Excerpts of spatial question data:

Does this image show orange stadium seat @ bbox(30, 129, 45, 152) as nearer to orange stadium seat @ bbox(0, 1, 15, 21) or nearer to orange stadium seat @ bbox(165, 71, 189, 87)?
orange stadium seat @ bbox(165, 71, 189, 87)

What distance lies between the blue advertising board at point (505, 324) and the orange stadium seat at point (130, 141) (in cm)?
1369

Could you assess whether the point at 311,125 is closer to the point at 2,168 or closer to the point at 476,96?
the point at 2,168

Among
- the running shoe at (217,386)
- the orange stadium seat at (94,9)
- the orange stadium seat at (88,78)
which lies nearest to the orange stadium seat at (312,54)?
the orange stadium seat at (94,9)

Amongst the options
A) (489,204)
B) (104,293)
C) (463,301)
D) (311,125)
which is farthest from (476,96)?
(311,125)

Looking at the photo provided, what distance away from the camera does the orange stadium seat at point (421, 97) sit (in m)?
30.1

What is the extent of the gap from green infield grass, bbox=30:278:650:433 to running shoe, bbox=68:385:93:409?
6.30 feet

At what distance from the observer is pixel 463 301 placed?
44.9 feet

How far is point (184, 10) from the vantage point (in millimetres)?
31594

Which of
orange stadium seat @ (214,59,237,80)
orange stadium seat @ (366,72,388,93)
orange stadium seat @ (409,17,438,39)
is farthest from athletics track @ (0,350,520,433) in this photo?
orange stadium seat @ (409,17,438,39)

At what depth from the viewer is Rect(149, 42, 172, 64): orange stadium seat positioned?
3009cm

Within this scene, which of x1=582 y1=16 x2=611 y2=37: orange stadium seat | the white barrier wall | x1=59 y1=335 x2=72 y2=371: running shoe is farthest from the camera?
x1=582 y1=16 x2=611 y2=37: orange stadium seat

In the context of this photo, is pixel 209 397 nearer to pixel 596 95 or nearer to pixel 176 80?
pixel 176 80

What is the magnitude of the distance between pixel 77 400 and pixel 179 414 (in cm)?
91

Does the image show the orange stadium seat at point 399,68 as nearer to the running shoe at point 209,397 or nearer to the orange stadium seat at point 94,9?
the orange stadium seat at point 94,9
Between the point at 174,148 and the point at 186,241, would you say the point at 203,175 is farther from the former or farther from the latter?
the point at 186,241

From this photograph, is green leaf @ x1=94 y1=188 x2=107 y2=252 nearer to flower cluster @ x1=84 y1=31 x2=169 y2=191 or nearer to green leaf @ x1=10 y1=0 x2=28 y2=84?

** What needs to be done **
Please print, word for word, the material from the line with "Between the point" up to and including its final line.

** Result **
Between the point at 174,148 and the point at 186,241, would you say the point at 203,175 is farther from the former or farther from the latter?
the point at 186,241

From this photograph, is green leaf @ x1=94 y1=188 x2=107 y2=252 nearer to flower cluster @ x1=84 y1=31 x2=169 y2=191 or nearer to green leaf @ x1=10 y1=0 x2=28 y2=84?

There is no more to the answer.